**Verilen Görevler**
**A)** Kaynak metindeki "Öncelikle değerli milletvekilleri" diye başlayan paragrafı ana bilgilerini koruyarak daha kısa biçimde yeniden yazın.
**B)** Kaynak metinde "İstanbul Milletvekilimiz Levent" kısmından "İyi geceler diliyorum." kısmına kadar uzanan her şeyi olduğu gibi kopyalayın.

**Kaynak Metin**
İstanbul Milletvekilimiz Levent Tüzel, TBMM Genel Kurulu'nda görüşülmekte olan iç güvenlik paketine dair konuştu.

Tüzel'in konuşmaları şu şekilde:

"Sayın Başkan, değerli milletvekilleri; hepinizi selamlıyorum. İyi geceler diliyorum.

Öncelikle değerli milletvekilleri, bugün görüşmelere başladığımızda üzücü bir haber aldık. Malatya Erhaç'ta 2 F-4 yani halkımızın bildiği deyimle Phantom savaş uçağı düştü ve 4 pilot şehit oldu. Biz yine üzüntülerimizi ifade ettik ama esas sorgulamamız gereken, herhâlde, silahlı kuvvetlerin yönetimi, Millî Savunma Bakanlığı ve Hükûmet. Zamanı dolmuş, teknolojisi eskimiş, birçok ülkenin, Amerika'nın, Almanya'nın kullanmaktan artık geri bıraktığı, enkaza dönüştürdüğü uçakları biz pilotların ölümü pahasına kullanmaya devam ediyoruz yani çarpıştı mı, nasıl düştü açıklamasını çok kurcalamaya gerek yok herhâlde. Bu konuda Hükûmetin ve Bakanlığın bir hesap vermesi gerektiğini düşünüyorum.

**Veri Alıntısı**
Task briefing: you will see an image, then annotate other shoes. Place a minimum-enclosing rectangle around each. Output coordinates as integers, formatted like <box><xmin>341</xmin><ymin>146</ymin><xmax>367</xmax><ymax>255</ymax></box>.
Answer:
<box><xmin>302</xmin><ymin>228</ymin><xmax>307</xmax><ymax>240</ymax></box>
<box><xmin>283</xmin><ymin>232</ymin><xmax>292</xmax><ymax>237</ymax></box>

**Alıştırma Cevapları**
**A)** Görüşmeler başladığında Malatya Erhaç'ta iki F-4 (Phantom) savaş uçağı düştü ve dört pilot şehit oldu. Tüzel, asıl sorgulanması gerekenlerin silahlı kuvvetlerin yönetimi, Millî Savunma Bakanlığı ve Hükûmet olduğunu söylüyor. Ona göre Amerika ve Almanya gibi birçok ülkenin artık kullanmadığı, zamanı dolmuş ve teknolojisi eskimiş uçaklar pilotların ölümü pahasına kullanılmaya devam ediliyor. Tüzel, bu konuda Hükûmetin ve Bakanlığın hesap vermesi gerektiğini düşünüyor.

**B)**
İstanbul Milletvekilimiz Levent Tüzel, TBMM Genel Kurulu'nda görüşülmekte olan iç güvenlik paketine dair konuştu.

Tüzel'in konuşmaları şu şekilde:

"Sayın Başkan, değerli milletvekilleri; hepinizi selamlıyorum. İyi geceler diliyorum.